問題の詳細 :: B-53分遣隊の訓練に関する文章から、「このように当初OP-35/C」から「れ、キャンプ・カムドクは放棄されました。」までをすべて、一字も変えずに引用せよ。

ただしSOG Ground Studies Group (SOG-35)が1965年に開始したOP-35(作戦計画35)による偵察作戦だけは、NKT連絡部コマンド雷虎(英名: SCU)で構成されたチームのリーダー(One-Zero)をアメリカ兵が務める米越合同のC&C部隊によって実施されました。このOP-35/C&C部隊には、作戦開始当初から5th SFG B-53分遣隊のメンバーが参加しており、その後もB-53がC&Cの中心的な役割を担ったようです。
また同時に、NKT雷虎隊員へのSOG偵察訓練も、1965年以降B-53によってキャンプ・カムドク(Camp Kham Duc)で行われていました。後にサイゴン東部ロンタインに雷虎を含むNKTの各コマンド部隊への訓練を行うNKT訓練センター"クェッタン/イェンテー"(米軍名称: キャンプ・ロンタイン)が創設されると、イェンテー/ロンタインはSOGの訓練・教育部門であるSOG-38が所管・管理していきますが、その訓練センターでインストラクターを担ったのもB-53でした。
その後、プロジェクト・オメガやシグマ、マイクフォースの一部がC&C部隊に統合され作戦の規模が一気に増大すると、元からいた各Bチーム隊員だけではC&C部隊を指揮するアメリカ兵が足りなくなったため、B-53はカムドクにおいて、新たにC&C部隊に補充されたグリーンベレー隊員向けに、チームリーダーとしての技術を教育する偵察訓練コース"One-Zero Reconnaissance Training Program"を開始します。これがワン・ゼロ・スクールと呼ばれる訓練になります。
このように当初OP-35/C&C部隊の主体だったB-53は、作戦の規模拡大に伴い、SOG-38の指揮下でその技術をNKT・C&C所属者たちに教育するインストラクター部隊へと変貌していったと考えられます。
なお、ワン・ゼロ・スクールは当初カムドクで行われていましたが、1968年のテト攻勢によってキャンプ周辺が戦闘地域と化し訓練が続行不可能となったため、1968年後半以降はロンタインのNKT訓練センターイェンテーに統合され、キャンプ・カムドクは放棄されました。

提供資料 ::
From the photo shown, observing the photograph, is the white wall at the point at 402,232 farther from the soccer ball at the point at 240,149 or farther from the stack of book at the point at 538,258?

解答例 ::
このように当初OP-35/C&C部隊の主体だったB-53は、作戦の規模拡大に伴い、SOG-38の指揮下でその技術をNKT・C&C所属者たちに教育するインストラクター部隊へと変貌していったと考えられます。
なお、ワン・ゼロ・スクールは当初カムドクで行われていましたが、1968年のテト攻勢によってキャンプ周辺が戦闘地域と化し訓練が続行不可能となったため、1968年後半以降はロンタインのNKT訓練センターイェンテーに統合され、キャンプ・カムドクは放棄されました。